Required actions —
a. In the bag-of-words excerpt, why is the representation stored as a sparse matrix? Answer in one to three sentences.
b. Please list the vocabulary words in the bag-of-words excerpt that are mapped to indices 0 through 4, each with its index.
c. Write the next part of the bag-of-words excerpt, picking up after its final line.

Fitting the CountVectorizer consists of the tokenization of the training data and building of the vocabulary, which we can access as the vocabulary_ attribute:

In[9]:

print("Vocabulary size: {}".format(len(vect.vocabulary_)))
print("Vocabulary content:
 {}".format(vect.vocabulary_))

Out[9]:

Vocabulary size: 13
Vocabulary content:
 {'the': 9, 'himself': 5, 'wise': 12, 'he': 4, 'doth': 2, 'to': 11, 'knows': 7,
  'man': 8, 'fool': 3, 'is': 6, 'be': 0, 'think': 10, 'but': 1}

The vocabulary consists of 13 words, from "be" to "wise".

To create the bag-of-words representation for the training data, we call the transform method:

In[10]:

bag_of_words = vect.transform(bards_words)
print("bag_of_words: {}".format(repr(bag_of_words)))

Out[10]:

bag_of_words: <2x13 sparse matrix of type '<class 'numpy.int64'>'
    with 16 stored elements in Compressed Sparse Row format>

The bag-of-words representation is stored in a SciPy sparse matrix that only stores the entries that are nonzero (see Chapter 1). The matrix is of shape 2×13, with one row for each of the two data points and one feature for each of the words in the vocabulary. A sparse matrix is used as most documents only contain a small subset of the words in the vocabulary, meaning most entries in the feature array are 0. Think about how many different words might appear in a movie review compared to all the words in the English language (which is what the vocabulary models). Storing all those zeros would be prohibitive, and a waste of memory. To look at the actual content of the sparse matrix, we can convert it to a “dense” NumPy array (that also stores all the 0 entries) using the toarray method:5

In[11]:

print("Dense representation of bag_of_words:
{}".format(
    bag_of_words.toarray()))

Data —
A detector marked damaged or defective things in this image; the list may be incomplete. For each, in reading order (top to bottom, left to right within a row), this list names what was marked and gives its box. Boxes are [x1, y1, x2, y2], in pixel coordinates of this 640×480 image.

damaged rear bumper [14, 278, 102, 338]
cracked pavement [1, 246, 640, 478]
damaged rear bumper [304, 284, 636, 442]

==

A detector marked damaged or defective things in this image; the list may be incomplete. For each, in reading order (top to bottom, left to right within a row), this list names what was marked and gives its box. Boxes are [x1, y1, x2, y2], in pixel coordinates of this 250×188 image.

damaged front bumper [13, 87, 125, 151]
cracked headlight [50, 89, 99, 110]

--

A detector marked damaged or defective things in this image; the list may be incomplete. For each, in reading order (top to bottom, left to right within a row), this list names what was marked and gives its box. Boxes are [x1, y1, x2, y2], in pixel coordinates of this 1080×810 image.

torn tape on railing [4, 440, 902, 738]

Solved tasks —
a. Most documents contain only a small subset of the words in the vocabulary, so most entries in the feature array are 0. Storing all those zeros would be prohibitive and a waste of memory, so the sparse matrix stores only the nonzero entries.

b.
be: 0
but: 1
doth: 2
fool: 3
he: 4

c.
Out[11]:

Dense representation of bag_of_words:
[[0 0 1 1 1 0 1 0 0 1 1 0 1]
 [1 1 0 1 0 1 0 1 1 1 0 1 1]]

We can see that the word counts for each word are either 0 or 1; neither of the two strings in bards_words contains a word twice. Let’s take a look at how to read these feature vectors. The first string ("The fool doth think he is wise,") is represented as the first row in, and it contains the first word in the vocabulary, "be", zero times. It also contains the second word in the vocabulary, "but", zero times. It contains the third word, "doth", once, and so on. Looking at both rows, we can see that the fourth word, "fool", the tenth word, "the", and the thirteenth word, "wise", appear in both strings.

7.3.2 Bag-of-Words for Movie Reviews

Now that we’ve gone through the bag-of-words process in detail, let’s apply it to our task of sentiment analysis for movie reviews. Earlier, we loaded our training and test data from the IMDb reviews into lists of strings (text_train and text_test), which we will now process:

In[12]:

vect = CountVectorizer().fit(text_train)
X_train = vect.transform(text_train)
print("X_train:
{}".format(repr(X_train)))

Out[12]:

X_train:
<25000x74849 sparse matrix of type '<class 'numpy.int64'>'
    with 3431196 stored elements in Compressed Sparse Row format>

The shape of X_train, the bag-of-words representation of the training data, is 25,000×74,849, indicating that the vocabulary contains 74,849 entries. Again, the data is stored as a SciPy sparse matrix. Let’s look at the vocabulary in a bit more detail. Another way to access the vocabulary is using the get_feature_name method of the vectorizer, which returns a convenient list where each entry corresponds to one feature:

In[13]:

feature_names = vect.get_feature_names()
print("Number of features: {}".format(len(feature_names)))
print("First 20 features:
{}".format(feature_names[:20]))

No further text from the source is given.